PROBLEM DESCRIPTION:
Name every musical instrument mentioned in the Dorset travel account below.

Dorset & Normandy - Day 4

Given the activities of the last few days, we decided to take Sunday a little easier. So after a local Meeting for Worship, we headed over the Swanage Railway to take the steam train up to Corfe Castle. As much as intact castles are fun to wander around, I think that ruined castles are even more fun if for no other reason than you get to explore and scramble over the old stones, letting your imagination run wild (or at least my imagination does so). Set up on the top of a hill, it commands really spectacular views of the surrounding countryside. We spent a very enjoyable few hours wandering around and enjoying the sunshine and slightly less intense wind. There was even a little food festival at the bottom of the hill where the moat would have been featuring some local producers. After, we had a little cream tea in the National Trust cafe (I think National Trust cafe's frequently have the best teas) and then back to Swanage on the steam train.

During our pub lunch (yes another one!), we had spotted a poster for a little benefit concert for the Kimmeridge Project featuring a band called the "iFoxes" promising a little bit of jazz, a little bit of celtic tunes, and some surprises along the way. Having nothing else scheduled, we decided that sounded like a perfectly enjoyable evening (and if not at least the money would go to a good cause). We easily made our way over to Kimmeridge, detouring to take in views of the beautiful bay, before heading up to Smedmore House where marquees were set up for the concert. They had a little stand of homemade snacks and cakes for purchase as well as a couple of kegs of the local beer for purchase. The concert itself turned out the be an incredible amount of fun. They started off with a few jazz standards before segwaying into Celtic music - Irish, Scottish and Shetland. I'd never heard folk music from Shetland before and was really intrigued by the unusual lilt and slightly dissonant chord structure. Definitely one to explore more of when we get back home. The second set started off with some Spanish guitar music arranged for trio (violin, double bass & guitar with the odd pipes) an then back into a Celtic groove (adding the piper back in), including a wonderfully fun encore mixing both jazz and traditional Celtic rhythms. As the band is newly formed, they didn't have any of their group cds for sale, but we will definitely keep a look out for them in future!

Then another lovely drive back along the Purbeck ridge to Swanage, with a short stop to admire the lights in distant Poole coming on in the twilight.

And again we all go to bed thoroughly satisfied with our day! It's hard to believe that 24 hours from writing this we'll be on the ferry to Normandy for part 2 of our trip. We've had such an incredible time so far I have a hard time believing that the rest will live up to what we've done so far, but what would life be without something of a challenge, no?

SUPPLIED MATERIAL:
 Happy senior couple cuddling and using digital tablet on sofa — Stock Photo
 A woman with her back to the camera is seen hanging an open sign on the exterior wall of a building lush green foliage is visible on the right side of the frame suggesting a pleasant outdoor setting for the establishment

---

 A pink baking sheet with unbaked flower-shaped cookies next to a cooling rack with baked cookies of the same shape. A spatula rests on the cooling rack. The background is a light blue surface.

RESPONSE:
Violin, double bass, guitar, pipes